Python - Classes and Instances (__init__, __call__, etc.)
Unlike C++, classes in Python are objects in their own right, even without instances. They are just self-contained namespaces. Therefore, as long as we have a reference to a class, we can set or change its attributes anytime we want.
The following statement makes a class with no attributes attached, and in fact, it's an empty namespace object:
class Student: pass
The name of this class is Student, and it doesn't inherit from any other class. Class names are usually capitalized, but this is only a convention, not a requirement. Everything in a class is indented, just like the code within a function, if statement, for loop, or any other block of code. The first line not indented is outside the class.
In the code, the pass is the no-operation statement. This Student class doesn't define any methods or attributes, but syntactically, there needs to be something in the definition, thus the pass statement. This is a Python reserved word that just means move along, nothing to see here. It's a statement that does nothing, and it's a good placeholder when we're stubbing out functions or classes. The pass statement in Python is like an empty set of curly braces {} in Java or C.

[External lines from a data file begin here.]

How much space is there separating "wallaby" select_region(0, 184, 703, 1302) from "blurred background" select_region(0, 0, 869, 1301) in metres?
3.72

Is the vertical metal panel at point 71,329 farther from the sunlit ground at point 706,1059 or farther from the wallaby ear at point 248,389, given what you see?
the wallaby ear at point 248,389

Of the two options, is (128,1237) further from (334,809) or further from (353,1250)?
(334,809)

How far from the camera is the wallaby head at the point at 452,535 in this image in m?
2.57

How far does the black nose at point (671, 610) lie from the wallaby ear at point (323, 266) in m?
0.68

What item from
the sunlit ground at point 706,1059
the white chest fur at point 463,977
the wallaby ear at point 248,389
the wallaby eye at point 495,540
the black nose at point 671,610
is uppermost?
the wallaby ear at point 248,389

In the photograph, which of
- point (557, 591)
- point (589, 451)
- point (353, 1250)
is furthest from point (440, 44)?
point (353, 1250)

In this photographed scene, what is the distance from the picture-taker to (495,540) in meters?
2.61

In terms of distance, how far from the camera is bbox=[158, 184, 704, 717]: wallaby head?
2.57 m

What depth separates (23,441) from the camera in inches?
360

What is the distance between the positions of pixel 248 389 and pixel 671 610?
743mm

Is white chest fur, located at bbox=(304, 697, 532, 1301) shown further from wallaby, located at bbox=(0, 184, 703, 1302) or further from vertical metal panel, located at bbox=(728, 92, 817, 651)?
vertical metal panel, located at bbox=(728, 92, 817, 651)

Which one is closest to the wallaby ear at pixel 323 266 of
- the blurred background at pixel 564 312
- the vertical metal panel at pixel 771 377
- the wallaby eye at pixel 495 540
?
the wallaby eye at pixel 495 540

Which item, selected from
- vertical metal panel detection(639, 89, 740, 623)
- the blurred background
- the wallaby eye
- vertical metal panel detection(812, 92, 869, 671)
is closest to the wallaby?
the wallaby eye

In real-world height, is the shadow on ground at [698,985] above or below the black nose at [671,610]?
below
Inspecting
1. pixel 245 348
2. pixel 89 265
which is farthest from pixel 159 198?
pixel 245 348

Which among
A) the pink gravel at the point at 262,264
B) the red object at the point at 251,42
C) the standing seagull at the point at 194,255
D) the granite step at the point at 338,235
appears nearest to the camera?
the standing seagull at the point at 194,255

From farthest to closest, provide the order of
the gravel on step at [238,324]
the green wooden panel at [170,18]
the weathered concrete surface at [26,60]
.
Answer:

>>> Student.name = "Jack" >>> Student.id = 20001
Then, we attached attributes to the class by assigning name to it outside of the class. In this case, the class is basically an objec with field names attached to it.
>>> print(Student.name) Jack
Note that this is working even though there are no instances of the class yet.
Many classes are inherited from other classes, but the one in the example is not. Many classes define methods, but this one does not. There is nothing that a Python class absolutely must have, other than a name. In particular, C++ programmers may find it odd that Python classes don't have explicit constructors and destructors. Although it's not required, Python classes can have something similar to a constructor: the __init__() method.
In Python, objects are created in two steps:
- Constructs an object
__new()__ - Initializes the object
__init()__
However, it's very rare to actually need to implement __new()__ because Python constructs our objects for us. So, in most of the cases, we usually only implement the special method, __init()__.
Let's create a class that stores a string and a number:
class Student(object): '''Classes can (and should) have docstrings too, just like modules and functions''' def __init__(self, name, id = 20001): self.name = name self.id = id
When a def appears inside a class, it is usually known as a method. It automatically receives a special first argument, self, that provides a handle back to the instance to be processed. Methods with two underscores at the start and end of names are special methods.
The __init__() method is called immediately after an instance of the class is created. It would be tempting to call this the constructor of the class. It's really tempting, because it looks like a C++ constructor, and by convention, the __init__() method is the first method defined for the class. It appears to be acting like a constructor because it's the first piece of code executed in a newly created instance of the class. However, it's not like a constructor, because the object has already been constructed by the time the __init()__ method is called, and we already have a valid reference to the new instance of the class.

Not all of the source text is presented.